Party in the USA: Empty calories
Nick Anderson | Tuesday, September 29, 2009
Author’s Note: I’m writing this in the interest of full disclosure: I fear Miley Cyrus. While I detest what she and the Disney brat pack have done to popular culture, that’s not the source of my fear. I am afraid that Miley Cyrus will eat me. I’m not sure if that’s a metaphor for her devouring my soul or if I’m actually going to be cannibalized.
While not an academic resource, Wikipedia has proven extremely informative. Because it is knowledge by democracy, it can help determine what is important to our culture. Miley Cyrus’s wiki contains 6,132 words. That is six times the length of this article. It is also roughly 500 more words than both Mozart’s and President James K. Polk’s entries. The Beatles’ entry comes in at 16,155 words, implying that Miley is equivalent to .380 Beatles. That’s Ringo and a little bit of George. There’s no way that is right. In Google results, Miley Cyrus also beats Elvis Presley and the Rolling Stones. Combined.
The entry for Miley Cyrus’ latest single, “Party in the U.S.A.,” runs for 3,796 words, about 25 fewer than “Stairway to Heaven.” It’s hard to be sure, but the title almost implies an allusion to Neil Young’s classic, “Rockin’ in the Free World.” If it is, it fails as such. Young was harnessing his talent to criticize both our government and society. Cyrus is narrating her stressful move from Nashville to Hollywood, three years after she first became famous and 16 years after she was born into a rich, semi-famous family. The song also came out at the same time as her clothing line. Other than that, it’s an everyday story.
Even stranger, the video, while officially an homage to “Grease,” channels Tupac’s “California Love.” A rumbling, gravelly base line filters through both songs. Both take place in a dystopian California desert, often in a twisted metal cage. Again, it’s unclear if this is intentional. One thing is clear: although Tupac’s video is about future warring tribes, Miley’s desert party is orders of magnitudes scarier.
This brings the real question: Haven’t we seen this act before? An innocent Southern teenager who has stumbled into pop success, unaware that she embodies the Madonna/harlot complex, complete with press release-ready feuds and the remarkable ability to claim to be a role model for young girls. Miley even name drops her predecessor in the song: “And a Britney song was on.” We all watched as Britney went down in flames. Let’s just hope Miley follows the comparatively good example of the Olson twins by taking the money and leaving the public spot light.

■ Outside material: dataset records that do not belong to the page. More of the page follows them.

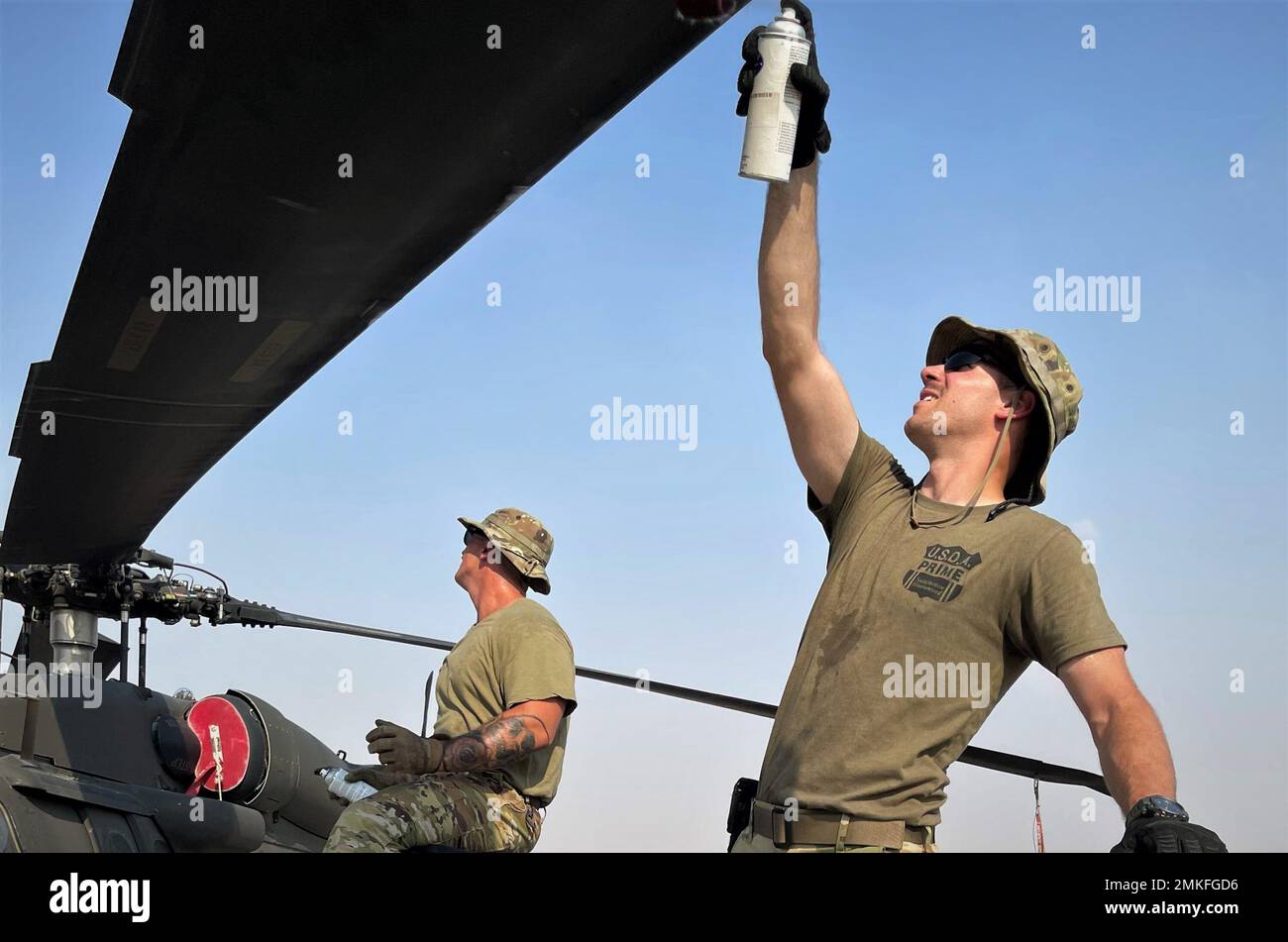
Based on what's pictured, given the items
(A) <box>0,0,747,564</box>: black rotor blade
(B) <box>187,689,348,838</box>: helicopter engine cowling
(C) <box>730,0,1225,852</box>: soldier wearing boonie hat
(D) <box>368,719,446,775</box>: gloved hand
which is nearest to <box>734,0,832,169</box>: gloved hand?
(C) <box>730,0,1225,852</box>: soldier wearing boonie hat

The worst part about this is how little quality music exists. At least we had an excuse before now. This song, along with the thousands of others like it released in the past 40 years, is manufactured from start to end. It may as well be a petroleum by-product. Miley’s “aw-shucks, I’m just a country girl” gimmick is the latest in a long line of consumer-ready personalities, from the Sex Pistols’ anarchism to anything disco. History doesn’t look kindly upon any of them.
What record companies offer today is the musical equivalent of corn syrup. We consume it in massive quantities and it tastes oh-so-good. Twenty years from now we’ll be bloated and indifferent, with nothing to show for our misspent youths. If we don’t clean up our tastes now, we’re in for trouble in the long run. No one will be looking for MP3s to pass on to their children. Instead, we’ll have to hang our heads in shame. On a related note, I would like those kids to kindly get off my lawn.